▸ **Document excerpt**:
== Segment start ==

# turfman73's Lawn



## turfman73 (May 1, 2018)

I wish I would have found this site sooner so I would have had a better plan for this year, but I guess now is a good time to start documenting my journey. I can only hope to have a yard half as nice as some of you.

A little background, the celebration bermuda was laid in May 2016. I mowed it 2016 with an Earthwise manual reel mower. I thought its only 7500 sq ft, no problem. Man I was wrong and the neighbors thought I was nuts. Overall, I was pretty happy with the lawn.

At the start of the 2017 season I found a good deal on a used TruCut H-20. I love using the TruCut and was able to stay on top of the lawn, for the most part. I ended the season with much thicker but taller grass - probably pushing 1.5"-1.75". Overall, I was a little disappointed with the lawn.

Now its 2018, and based on several of yalls pics I am already behind schedule. Hopefully I can get caught up. Aerated today and will be topdressing in the next couple days. I didn't get to scalp as low as I wanted before the guy showed up to aerate, I am probably around .75" in most places but there are some areas at 1". It seems like a few areas the lawn is thick enough that the mower floats on top and I dont get a uniform HOC. I hope once the lawn is top dressed and I have a little smoother surface I can get a more uniform HOC.

I added a couple pics, and will add more over the next few weeks.







Thanks to all those that contribute to this forum and help newbies like me out


----------



## Ware (Jan 28, 2017)

Welcome to TLF! Glad you found us!


----------

== Segment end ==

▸ **Source data**:
== Segment start ==

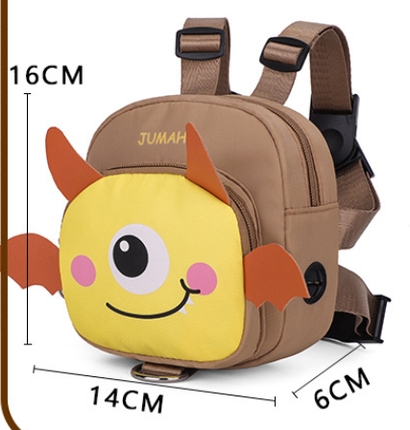 Black Cute Cartoon Monster Pet Backpack | Small Dog Self-Wearing Snack Bag | Adjustable Harness with Leash Attachment and Waste Bag Dispenser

== Segment end ==

▸ **Check your understanding**:
1. Decide whether each statement below agrees with the lawn forum thread, answering yes or no and quoting the words of the thread that decide it. (a) The celebration bermuda was laid in May 2016. (b) The lawn was mowed during 2016 with a TruCut H-20. (c) The lawn was scalped as low as intended before the aeration.
2. Reproduce the passage of the lawn forum thread that begins with the words "Now its 2018, and" and ends with the words "next few weeks.".

▸ **Per-task outputs**:
1.
(a) Yes: "the celebration bermuda was laid in May 2016"
(b) No: "I mowed it 2016 with an Earthwise manual reel mower."
(c) No: "I didn't get to scalp as low as I wanted before the guy showed up to aerate"

2.
Now its 2018, and based on several of yalls pics I am already behind schedule. Hopefully I can get caught up. Aerated today and will be topdressing in the next couple days. I didn't get to scalp as low as I wanted before the guy showed up to aerate, I am probably around .75" in most places but there are some areas at 1". It seems like a few areas the lawn is thick enough that the mower floats on top and I dont get a uniform HOC. I hope once the lawn is top dressed and I have a little smoother surface I can get a more uniform HOC.

I added a couple pics, and will add more over the next few weeks.